T. Walter Herbert, Jr. sees Moby-Dick as a response to a rift that opened up in the religious landscape in the Nineteenth-century between Orthodox Calvinism and the liberals. The contradiction arises from two claims, 1) That the world is governed by Providence, 2) That God is just and respects the moral integrity of human beings. According to Herbert, Melville "sets forth a Calvinistic analysis of Ahab's moral strife in order to form a drama in which Calvin's God appears morally odious on liberal principles, yet in which liberal principles lose their validity as a description of religious truth" (128)
Ahab is the representative of this conflict. Ahab sees his injury at the hands of the White Whale as a punishment inflicted by God which he refuses to accept since, the doctrine of a God who punishes the entire human race for Adam's fall is a teaching that evokes "a divine monster ruthlessly violating the central principles of moral truth" (127) However, Ahab - and the entire novel - also undercut the liberal notion of a God who respects the moral integrity of humanity. The deist God of order is foreign to the revelation of Godhead - not as a "decorous city" but as the "ground on which the city stands, which reveals its strange hidden life when it moves" (113) - that underlies the novel.
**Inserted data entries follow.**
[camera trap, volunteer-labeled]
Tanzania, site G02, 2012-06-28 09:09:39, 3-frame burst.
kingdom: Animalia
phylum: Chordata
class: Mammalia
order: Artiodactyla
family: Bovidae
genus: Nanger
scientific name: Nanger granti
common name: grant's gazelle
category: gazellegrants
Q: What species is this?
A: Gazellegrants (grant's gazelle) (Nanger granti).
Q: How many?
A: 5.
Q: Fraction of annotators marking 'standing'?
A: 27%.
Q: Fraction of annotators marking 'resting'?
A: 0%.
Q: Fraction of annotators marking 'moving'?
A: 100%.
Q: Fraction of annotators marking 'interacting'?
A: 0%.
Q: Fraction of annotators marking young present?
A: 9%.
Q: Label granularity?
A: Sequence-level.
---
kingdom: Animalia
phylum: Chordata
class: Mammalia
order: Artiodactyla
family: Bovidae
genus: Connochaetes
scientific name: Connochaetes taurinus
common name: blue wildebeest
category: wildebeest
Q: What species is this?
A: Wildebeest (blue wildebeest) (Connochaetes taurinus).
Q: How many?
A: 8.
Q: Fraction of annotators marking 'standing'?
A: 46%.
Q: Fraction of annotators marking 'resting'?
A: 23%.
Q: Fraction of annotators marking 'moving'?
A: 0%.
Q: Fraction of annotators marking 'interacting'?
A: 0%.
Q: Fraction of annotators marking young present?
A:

"When is a Painting Most Like a Whale?: Ishmael, Moby-Dick, and the Sublime" by Bryan Wolf
Bryan Wolf's essay analyzes the notion of the sublime that is at work in Emerson's essay on Nature, Melville's novel, and American landscape painting. Wolf argues that the sublime in all three is not, as is often assumed, a loss of self in the unity of nature but, rather, the absorption of nature within the solipsism of the self. This process takes place through language. However, Melville is very careful to point out the limits and dangers of the sublime in that sense. The sublime is easily disrupted - by a precipitous fall from a mast-head or when Queequeg intrudes - and the result can be death. Those who forget the outside - and forget that writing, or the attempt to recover the world in speech, relies on an outside that can never be fully absorbed - risk falling to their death in their moment of ecstasy.